Fitness Training and Obstacle Racing

Core Stabilization

Your core consist of several muscles at your mid-line. While most people think of core work as building great looking abs with sit-ups, the truth behind a strong core is also in your obliques, lower back,  and glutes (and a few other muscles involved to a lesser extent). The main function of the core is not only flexion and extension of the trunk but more importantly stabilization. That’s why doing crunches and back extensions don’t necessarily mean you have a strong core – those don’t build much stabilization. They also don’t serve for good joint mobility and functionality.

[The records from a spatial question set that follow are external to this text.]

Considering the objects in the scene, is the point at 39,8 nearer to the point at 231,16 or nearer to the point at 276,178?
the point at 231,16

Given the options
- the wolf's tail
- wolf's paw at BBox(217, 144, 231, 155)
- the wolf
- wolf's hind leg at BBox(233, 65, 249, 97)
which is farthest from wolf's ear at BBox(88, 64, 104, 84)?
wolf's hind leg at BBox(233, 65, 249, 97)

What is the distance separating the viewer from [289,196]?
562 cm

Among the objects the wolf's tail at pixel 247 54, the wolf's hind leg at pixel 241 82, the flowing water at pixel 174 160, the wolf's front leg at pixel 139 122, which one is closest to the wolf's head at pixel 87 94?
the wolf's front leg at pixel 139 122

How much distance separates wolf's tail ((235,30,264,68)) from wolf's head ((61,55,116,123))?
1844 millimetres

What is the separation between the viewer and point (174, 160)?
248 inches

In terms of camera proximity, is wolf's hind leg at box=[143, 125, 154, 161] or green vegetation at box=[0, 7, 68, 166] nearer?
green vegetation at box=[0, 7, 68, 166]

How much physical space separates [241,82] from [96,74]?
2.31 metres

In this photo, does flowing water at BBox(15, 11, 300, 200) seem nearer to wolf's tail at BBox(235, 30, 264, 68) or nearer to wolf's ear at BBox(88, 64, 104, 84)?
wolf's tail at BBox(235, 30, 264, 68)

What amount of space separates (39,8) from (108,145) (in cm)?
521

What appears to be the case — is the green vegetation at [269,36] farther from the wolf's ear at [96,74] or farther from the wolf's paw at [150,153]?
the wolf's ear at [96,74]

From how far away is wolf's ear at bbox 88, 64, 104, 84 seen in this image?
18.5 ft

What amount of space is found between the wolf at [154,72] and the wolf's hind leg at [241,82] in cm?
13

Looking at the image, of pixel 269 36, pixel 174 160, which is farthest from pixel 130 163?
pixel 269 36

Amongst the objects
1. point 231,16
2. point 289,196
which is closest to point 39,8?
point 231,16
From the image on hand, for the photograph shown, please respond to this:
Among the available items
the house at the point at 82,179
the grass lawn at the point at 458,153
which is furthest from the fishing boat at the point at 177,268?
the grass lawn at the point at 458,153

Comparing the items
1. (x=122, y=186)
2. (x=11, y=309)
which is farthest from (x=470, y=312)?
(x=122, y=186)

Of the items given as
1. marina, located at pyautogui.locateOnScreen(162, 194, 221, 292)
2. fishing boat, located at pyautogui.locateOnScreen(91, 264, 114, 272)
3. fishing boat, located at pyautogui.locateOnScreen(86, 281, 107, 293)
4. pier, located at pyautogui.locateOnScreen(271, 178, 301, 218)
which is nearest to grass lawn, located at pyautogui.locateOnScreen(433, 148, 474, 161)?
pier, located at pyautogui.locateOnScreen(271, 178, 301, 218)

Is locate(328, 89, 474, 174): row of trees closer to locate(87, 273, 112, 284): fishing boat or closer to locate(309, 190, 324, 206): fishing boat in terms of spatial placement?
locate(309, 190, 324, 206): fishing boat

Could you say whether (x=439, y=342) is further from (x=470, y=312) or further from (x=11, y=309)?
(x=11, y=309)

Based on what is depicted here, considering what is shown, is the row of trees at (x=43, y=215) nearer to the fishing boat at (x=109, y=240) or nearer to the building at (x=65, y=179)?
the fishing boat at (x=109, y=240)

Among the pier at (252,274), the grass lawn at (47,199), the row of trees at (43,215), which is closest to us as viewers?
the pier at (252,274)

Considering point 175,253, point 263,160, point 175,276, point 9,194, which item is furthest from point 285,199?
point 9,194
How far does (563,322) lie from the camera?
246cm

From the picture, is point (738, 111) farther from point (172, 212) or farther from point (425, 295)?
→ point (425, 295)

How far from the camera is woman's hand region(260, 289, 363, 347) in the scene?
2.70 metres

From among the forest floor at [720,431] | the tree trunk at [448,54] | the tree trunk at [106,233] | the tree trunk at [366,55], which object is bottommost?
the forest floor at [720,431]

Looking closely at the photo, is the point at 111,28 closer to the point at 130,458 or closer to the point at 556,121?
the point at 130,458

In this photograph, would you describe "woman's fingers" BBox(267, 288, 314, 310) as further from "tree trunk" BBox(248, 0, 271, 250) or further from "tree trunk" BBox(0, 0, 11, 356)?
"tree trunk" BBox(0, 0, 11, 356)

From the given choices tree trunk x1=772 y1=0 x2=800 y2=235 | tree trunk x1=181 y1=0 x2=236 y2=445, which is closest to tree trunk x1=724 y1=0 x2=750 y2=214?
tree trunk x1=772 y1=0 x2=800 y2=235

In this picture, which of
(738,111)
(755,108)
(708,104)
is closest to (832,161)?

Exercises like deadlifts, squats, kettlebell turkish getups, etc. are far better functional movements; they all require a lot of core strength and stability to protect the spine. To complete a heavy deadlift, you need to have solid stabilization in all your core muscles or injuries will happen. Proper form and technique are also crucial, but the best form won’t save your back if your core isn’t engaged correctly, even if you stand correctly (assuming you’re lifting a reasonable weight – although how often do people “throw out their back” reaching for a can of soup?).

You’ll limit your potential and spinal longevity by not training core stability, strength, functionality and mobility over the individual muscles. And in fact having a, “six pack,” has little to do with sit-ups and crunches and more to do with deadlifts and diet.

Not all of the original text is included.